— Objective —
Quote the entries verbatim, starting at the line with "How far is the" and ending at the line with "4482 millimetres", with both of those lines included.
** Start of Records for the task **
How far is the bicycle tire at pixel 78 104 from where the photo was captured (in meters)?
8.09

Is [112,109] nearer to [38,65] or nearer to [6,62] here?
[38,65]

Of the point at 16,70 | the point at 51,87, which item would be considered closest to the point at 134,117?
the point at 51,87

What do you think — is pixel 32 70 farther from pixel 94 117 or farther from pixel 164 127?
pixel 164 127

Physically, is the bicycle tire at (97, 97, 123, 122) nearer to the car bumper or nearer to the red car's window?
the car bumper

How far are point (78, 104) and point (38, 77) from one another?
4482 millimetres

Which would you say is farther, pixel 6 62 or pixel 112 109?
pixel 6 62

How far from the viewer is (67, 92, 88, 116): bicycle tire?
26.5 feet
** End of Records for the task **
** Start of Records for the task **
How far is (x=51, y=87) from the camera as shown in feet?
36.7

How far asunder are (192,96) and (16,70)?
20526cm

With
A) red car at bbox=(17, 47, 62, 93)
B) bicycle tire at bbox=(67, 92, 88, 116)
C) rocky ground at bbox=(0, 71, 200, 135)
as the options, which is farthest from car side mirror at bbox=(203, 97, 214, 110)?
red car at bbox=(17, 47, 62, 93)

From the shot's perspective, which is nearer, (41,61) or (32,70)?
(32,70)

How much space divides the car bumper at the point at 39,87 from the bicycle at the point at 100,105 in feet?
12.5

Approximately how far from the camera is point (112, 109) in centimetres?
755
** End of Records for the task **
— Result of the task —
How far is the bicycle tire at pixel 78 104 from where the photo was captured (in meters)?
8.09

Is [112,109] nearer to [38,65] or nearer to [6,62] here?
[38,65]

Of the point at 16,70 | the point at 51,87, which item would be considered closest to the point at 134,117?
the point at 51,87

What do you think — is pixel 32 70 farther from pixel 94 117 or farther from pixel 164 127?
pixel 164 127

Physically, is the bicycle tire at (97, 97, 123, 122) nearer to the car bumper or nearer to the red car's window?
the car bumper

How far are point (78, 104) and point (38, 77) from one another?
4482 millimetres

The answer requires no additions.